**Task item**
Exactly the line that contains "kingdom: Animalia" and the lines following it to the end of the data are to be reproduced, and nothing more.

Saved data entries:

******************************

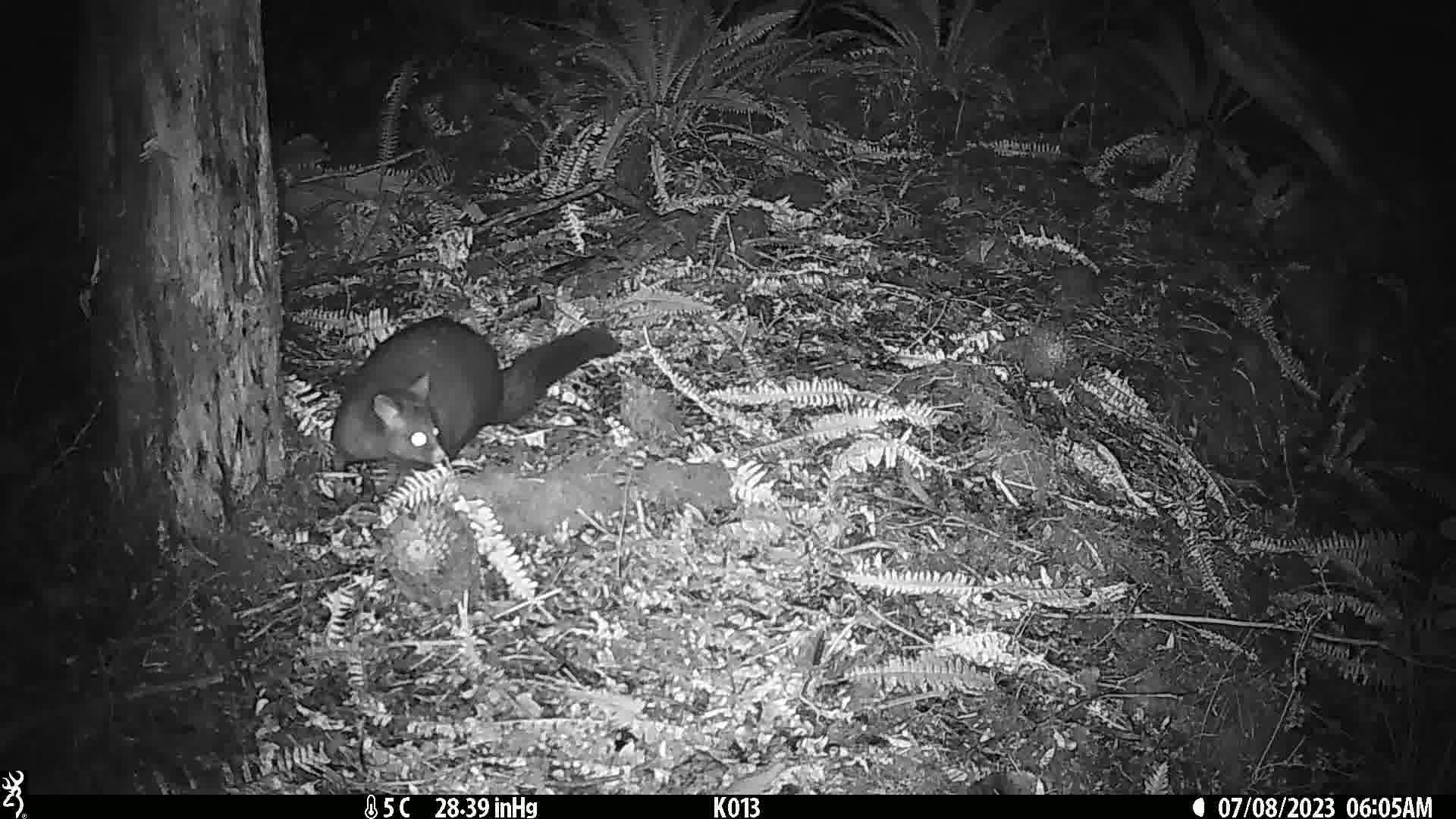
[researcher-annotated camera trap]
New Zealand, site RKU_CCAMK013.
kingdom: Animalia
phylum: Chordata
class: Mammalia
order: Diprotodontia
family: Phalangeridae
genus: Trichosurus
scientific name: Trichosurus vulpecula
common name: common brushtail possum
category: possum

******************************

**Task result**
kingdom: Animalia
phylum: Chordata
class: Mammalia
order: Diprotodontia
family: Phalangeridae
genus: Trichosurus
scientific name: Trichosurus vulpecula
common name: common brushtail possum
category: possum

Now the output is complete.